▶ **PROBLEM DESCRIPTION**: Please give the listing again, word for word, with nothing left out.

▶ **DATA FOR PROCESSING**:
· · · · · · ·

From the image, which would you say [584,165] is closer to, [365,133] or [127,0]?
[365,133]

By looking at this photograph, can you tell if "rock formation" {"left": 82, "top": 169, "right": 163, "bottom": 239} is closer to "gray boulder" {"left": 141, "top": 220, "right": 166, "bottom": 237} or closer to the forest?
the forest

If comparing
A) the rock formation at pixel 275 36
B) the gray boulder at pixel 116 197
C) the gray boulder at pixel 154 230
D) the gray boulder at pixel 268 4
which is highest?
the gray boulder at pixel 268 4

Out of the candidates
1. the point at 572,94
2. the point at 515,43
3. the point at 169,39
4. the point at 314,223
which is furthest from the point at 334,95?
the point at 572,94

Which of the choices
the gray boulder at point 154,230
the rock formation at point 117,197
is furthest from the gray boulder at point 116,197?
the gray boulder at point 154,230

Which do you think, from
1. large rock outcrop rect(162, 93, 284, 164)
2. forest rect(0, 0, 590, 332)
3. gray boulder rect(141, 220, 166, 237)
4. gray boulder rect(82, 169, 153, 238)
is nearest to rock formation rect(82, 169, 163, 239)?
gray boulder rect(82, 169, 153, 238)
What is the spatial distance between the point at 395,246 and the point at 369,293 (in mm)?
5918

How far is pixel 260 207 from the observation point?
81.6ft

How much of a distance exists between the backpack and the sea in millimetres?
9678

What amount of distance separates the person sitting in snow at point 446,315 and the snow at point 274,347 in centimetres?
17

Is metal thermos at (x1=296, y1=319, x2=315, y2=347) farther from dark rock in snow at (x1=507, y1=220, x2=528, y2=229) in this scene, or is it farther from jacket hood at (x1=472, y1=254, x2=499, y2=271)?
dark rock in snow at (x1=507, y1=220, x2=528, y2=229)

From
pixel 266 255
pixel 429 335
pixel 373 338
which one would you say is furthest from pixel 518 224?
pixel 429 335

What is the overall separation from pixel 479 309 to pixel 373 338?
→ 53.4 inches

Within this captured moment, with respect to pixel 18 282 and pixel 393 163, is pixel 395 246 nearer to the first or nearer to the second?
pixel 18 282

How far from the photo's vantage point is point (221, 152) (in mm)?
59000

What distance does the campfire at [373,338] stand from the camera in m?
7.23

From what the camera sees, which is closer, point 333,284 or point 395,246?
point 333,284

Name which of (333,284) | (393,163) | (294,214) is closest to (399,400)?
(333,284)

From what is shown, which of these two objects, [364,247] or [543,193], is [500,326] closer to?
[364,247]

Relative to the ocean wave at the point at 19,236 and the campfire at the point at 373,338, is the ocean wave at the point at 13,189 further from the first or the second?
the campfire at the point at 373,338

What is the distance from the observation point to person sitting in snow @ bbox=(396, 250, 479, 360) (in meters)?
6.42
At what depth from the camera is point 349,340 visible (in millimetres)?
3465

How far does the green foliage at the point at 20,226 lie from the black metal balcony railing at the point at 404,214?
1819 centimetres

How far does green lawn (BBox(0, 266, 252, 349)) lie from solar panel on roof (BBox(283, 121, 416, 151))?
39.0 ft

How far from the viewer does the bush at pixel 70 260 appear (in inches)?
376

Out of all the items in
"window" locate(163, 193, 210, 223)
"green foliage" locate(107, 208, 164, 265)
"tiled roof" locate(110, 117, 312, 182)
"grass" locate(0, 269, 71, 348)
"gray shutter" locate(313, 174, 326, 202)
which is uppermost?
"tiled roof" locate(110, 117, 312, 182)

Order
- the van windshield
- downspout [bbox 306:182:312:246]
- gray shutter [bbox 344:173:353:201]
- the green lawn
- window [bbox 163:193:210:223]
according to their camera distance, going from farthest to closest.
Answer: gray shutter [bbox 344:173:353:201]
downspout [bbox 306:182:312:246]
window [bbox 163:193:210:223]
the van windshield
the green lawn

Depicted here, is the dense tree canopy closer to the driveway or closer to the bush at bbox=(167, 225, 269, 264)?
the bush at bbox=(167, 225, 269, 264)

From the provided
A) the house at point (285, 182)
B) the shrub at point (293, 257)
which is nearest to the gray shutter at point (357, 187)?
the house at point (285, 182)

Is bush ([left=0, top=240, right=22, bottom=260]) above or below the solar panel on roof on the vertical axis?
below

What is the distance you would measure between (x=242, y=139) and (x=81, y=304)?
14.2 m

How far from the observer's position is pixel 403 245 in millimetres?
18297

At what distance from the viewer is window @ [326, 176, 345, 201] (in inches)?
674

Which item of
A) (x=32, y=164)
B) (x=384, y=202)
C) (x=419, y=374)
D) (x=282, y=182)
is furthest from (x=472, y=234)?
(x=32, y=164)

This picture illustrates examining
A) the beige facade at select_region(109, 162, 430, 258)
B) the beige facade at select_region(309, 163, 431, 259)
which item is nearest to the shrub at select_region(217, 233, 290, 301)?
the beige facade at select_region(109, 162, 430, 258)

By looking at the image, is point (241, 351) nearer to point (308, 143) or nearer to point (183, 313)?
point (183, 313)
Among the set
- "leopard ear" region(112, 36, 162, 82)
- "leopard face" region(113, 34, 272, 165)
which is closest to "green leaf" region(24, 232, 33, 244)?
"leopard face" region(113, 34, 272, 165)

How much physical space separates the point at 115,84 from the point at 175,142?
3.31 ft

· · · · · · ·

▶ **THE COMPLETED TASK**:
From the image, which would you say [584,165] is closer to, [365,133] or [127,0]?
[365,133]

By looking at this photograph, can you tell if "rock formation" {"left": 82, "top": 169, "right": 163, "bottom": 239} is closer to "gray boulder" {"left": 141, "top": 220, "right": 166, "bottom": 237} or closer to the forest?
the forest

If comparing
A) the rock formation at pixel 275 36
B) the gray boulder at pixel 116 197
C) the gray boulder at pixel 154 230
D) the gray boulder at pixel 268 4
which is highest?
the gray boulder at pixel 268 4

Out of the candidates
1. the point at 572,94
2. the point at 515,43
3. the point at 169,39
4. the point at 314,223
which is furthest from the point at 334,95?
the point at 572,94

Which of the choices
the gray boulder at point 154,230
the rock formation at point 117,197
is furthest from the gray boulder at point 116,197?
the gray boulder at point 154,230

Which do you think, from
1. large rock outcrop rect(162, 93, 284, 164)
2. forest rect(0, 0, 590, 332)
3. gray boulder rect(141, 220, 166, 237)
4. gray boulder rect(82, 169, 153, 238)
is nearest to rock formation rect(82, 169, 163, 239)?
gray boulder rect(82, 169, 153, 238)
What is the spatial distance between the point at 395,246 and the point at 369,293 (in mm)?
5918

How far is pixel 260 207 from the observation point?
81.6ft

How much of a distance exists between the backpack and the sea in millimetres?
9678

What amount of distance separates the person sitting in snow at point 446,315 and the snow at point 274,347 in centimetres?
17

Is metal thermos at (x1=296, y1=319, x2=315, y2=347) farther from dark rock in snow at (x1=507, y1=220, x2=528, y2=229) in this scene, or is it farther from jacket hood at (x1=472, y1=254, x2=499, y2=271)?
dark rock in snow at (x1=507, y1=220, x2=528, y2=229)

From
pixel 266 255
pixel 429 335
pixel 373 338
which one would you say is furthest from pixel 518 224?
pixel 429 335

What is the overall separation from pixel 479 309 to pixel 373 338?
→ 53.4 inches

Within this captured moment, with respect to pixel 18 282 and pixel 393 163, is pixel 395 246 nearer to the first or nearer to the second?
pixel 18 282

How far from the photo's vantage point is point (221, 152) (in mm)?
59000

What distance does the campfire at [373,338] stand from the camera in m?
7.23

From what the camera sees, which is closer, point 333,284 or point 395,246?
point 333,284

Name which of (333,284) | (393,163) | (294,214) is closest to (399,400)?
(333,284)

From what is shown, which of these two objects, [364,247] or [543,193], is [500,326] closer to?
[364,247]

Relative to the ocean wave at the point at 19,236 and the campfire at the point at 373,338, is the ocean wave at the point at 13,189 further from the first or the second?
the campfire at the point at 373,338

What is the distance from the observation point to person sitting in snow @ bbox=(396, 250, 479, 360) (in meters)?
6.42
At what depth from the camera is point 349,340 visible (in millimetres)?
3465

How far does the green foliage at the point at 20,226 lie from the black metal balcony railing at the point at 404,214?
1819 centimetres

How far does green lawn (BBox(0, 266, 252, 349)) lie from solar panel on roof (BBox(283, 121, 416, 151))?
39.0 ft

How far from the viewer does the bush at pixel 70 260 appear (in inches)?
376

Out of all the items in
"window" locate(163, 193, 210, 223)
"green foliage" locate(107, 208, 164, 265)
"tiled roof" locate(110, 117, 312, 182)
"grass" locate(0, 269, 71, 348)
"gray shutter" locate(313, 174, 326, 202)
which is uppermost?
"tiled roof" locate(110, 117, 312, 182)

Order
- the van windshield
- downspout [bbox 306:182:312:246]
- gray shutter [bbox 344:173:353:201]
- the green lawn
- window [bbox 163:193:210:223]
according to their camera distance, going from farthest to closest.
Answer: gray shutter [bbox 344:173:353:201]
downspout [bbox 306:182:312:246]
window [bbox 163:193:210:223]
the van windshield
the green lawn

Depicted here, is the dense tree canopy closer to the driveway or closer to the bush at bbox=(167, 225, 269, 264)?
the bush at bbox=(167, 225, 269, 264)

From the provided
A) the house at point (285, 182)
B) the shrub at point (293, 257)
which is nearest to the gray shutter at point (357, 187)?
the house at point (285, 182)

Is bush ([left=0, top=240, right=22, bottom=260]) above or below the solar panel on roof on the vertical axis?
below

What is the distance you would measure between (x=242, y=139) and (x=81, y=304)?
14.2 m

How far from the observer's position is pixel 403 245 in millimetres?
18297

At what distance from the viewer is window @ [326, 176, 345, 201] (in inches)?
674

Which item of
A) (x=32, y=164)
B) (x=384, y=202)
C) (x=419, y=374)
D) (x=282, y=182)
is furthest from (x=472, y=234)?
(x=32, y=164)

This picture illustrates examining
A) the beige facade at select_region(109, 162, 430, 258)
B) the beige facade at select_region(309, 163, 431, 259)
which item is nearest to the shrub at select_region(217, 233, 290, 301)?
the beige facade at select_region(109, 162, 430, 258)

By looking at the image, is point (241, 351) nearer to point (308, 143) or nearer to point (183, 313)?
point (183, 313)
Among the set
- "leopard ear" region(112, 36, 162, 82)
- "leopard face" region(113, 34, 272, 165)
which is closest to "green leaf" region(24, 232, 33, 244)?
"leopard face" region(113, 34, 272, 165)

How much physical space separates the point at 115,84 from the point at 175,142?
3.31 ft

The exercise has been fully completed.